How to make python regex which matches multiple patterns to same index

Question

Is it possible to get all overlapping matches, which starts from the same index, but are from different matching group?

e.g. when I look for pattern "(A)|(AB)" from "ABC" regex should return following matches:

(0,"A") and (0,"AB")

Answer 1

I get this though I can't recall where or from who

def myfindall(regex, seq):
    resultlist = []
    pos = 0
    while True:
        result = regex.search(seq, pos)
        if result is None:
            break
        resultlist.append(seq[result.start():result.end()])
        pos = result.start() + 1
    return resultlist

it returns a list of all (even overlapping) matches, with the limit of no more than one match for each index.

Answer 2

For one possibility see the answer of Evpok. The second interpretation of your question can be that you want to match all patterns at the same time from the same position. You can use a lookahead expression in this case. E.g. the regular expression

(?=(A))(?=(AB))

will give you the desired result (i.e. all places where both patterns match together with the groups).

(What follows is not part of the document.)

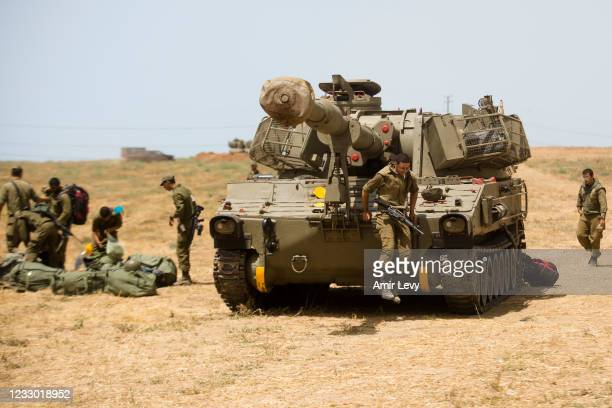 An Israeli soldier jumps off a tank as he is smoking a cigarette after Israel and Hamas agreed on a ceasefire on May 21, 2021 in Sderot, Israel....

Update: With the additional clarification this can still be done with a single regex. You just have to make both groups above optional, i.e.

(?=(A))?(?=(AB))?(?:(?:A)|(?:AB))

Nevertheless I wouldn't suggest to do so. You can much more easily look for each pattern separately and later join the results.

string = "AABAABA"
result = [(g.start(), g.group()) for g in re.compile('A').finditer(string)]
result += [(g.start(), g.group()) for g in re.compile('AB').finditer(string)]